(Caption-style text data)
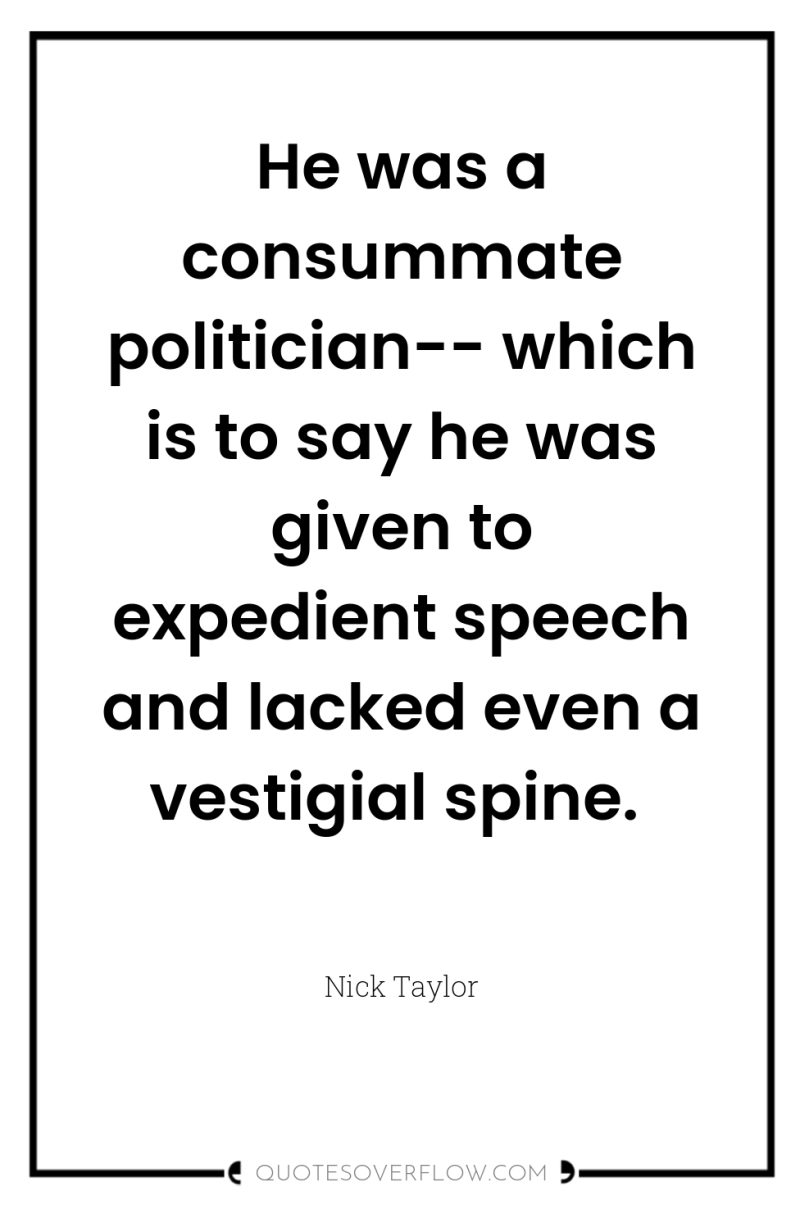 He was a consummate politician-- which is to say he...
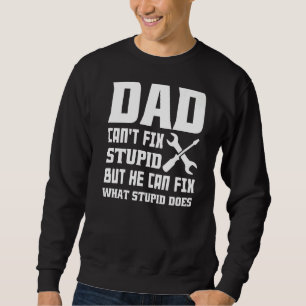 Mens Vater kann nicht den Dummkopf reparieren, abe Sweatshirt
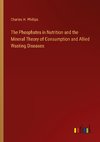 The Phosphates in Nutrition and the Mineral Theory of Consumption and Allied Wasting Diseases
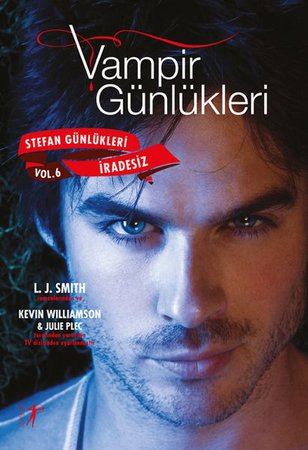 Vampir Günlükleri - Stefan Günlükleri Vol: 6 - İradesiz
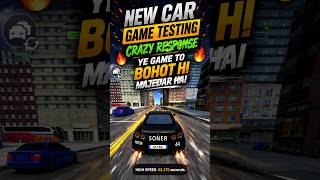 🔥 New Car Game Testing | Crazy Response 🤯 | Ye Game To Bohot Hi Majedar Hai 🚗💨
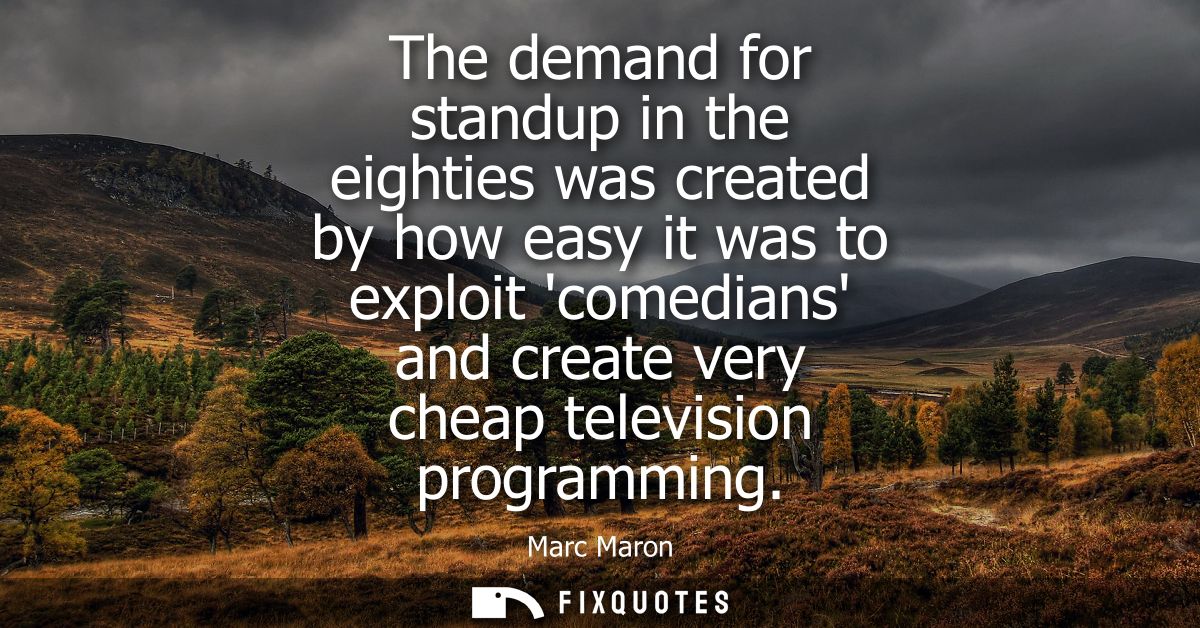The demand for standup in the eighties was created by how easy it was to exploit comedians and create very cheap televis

# TO DO
Please update the listing by changing every "Game" to "Race" and leaving all other text as it is. Write out only the text lines, without the pictures.

# EXERCISE ANSWER
 He was a consummate politician-- which is to say he...
 Mens Vater kann nicht den Dummkopf reparieren, abe Sweatshirt
 The Phosphates in Nutrition and the Mineral Theory of Consumption and Allied Wasting Diseases
 Vampir Günlükleri - Stefan Günlükleri Vol: 6 - İradesiz
 🔥 New Car Race Testing | Crazy Response 🤯 | Ye Race To Bohot Hi Majedar Hai 🚗💨
The demand for standup in the eighties was created by how easy it was to exploit comedians and create very cheap televis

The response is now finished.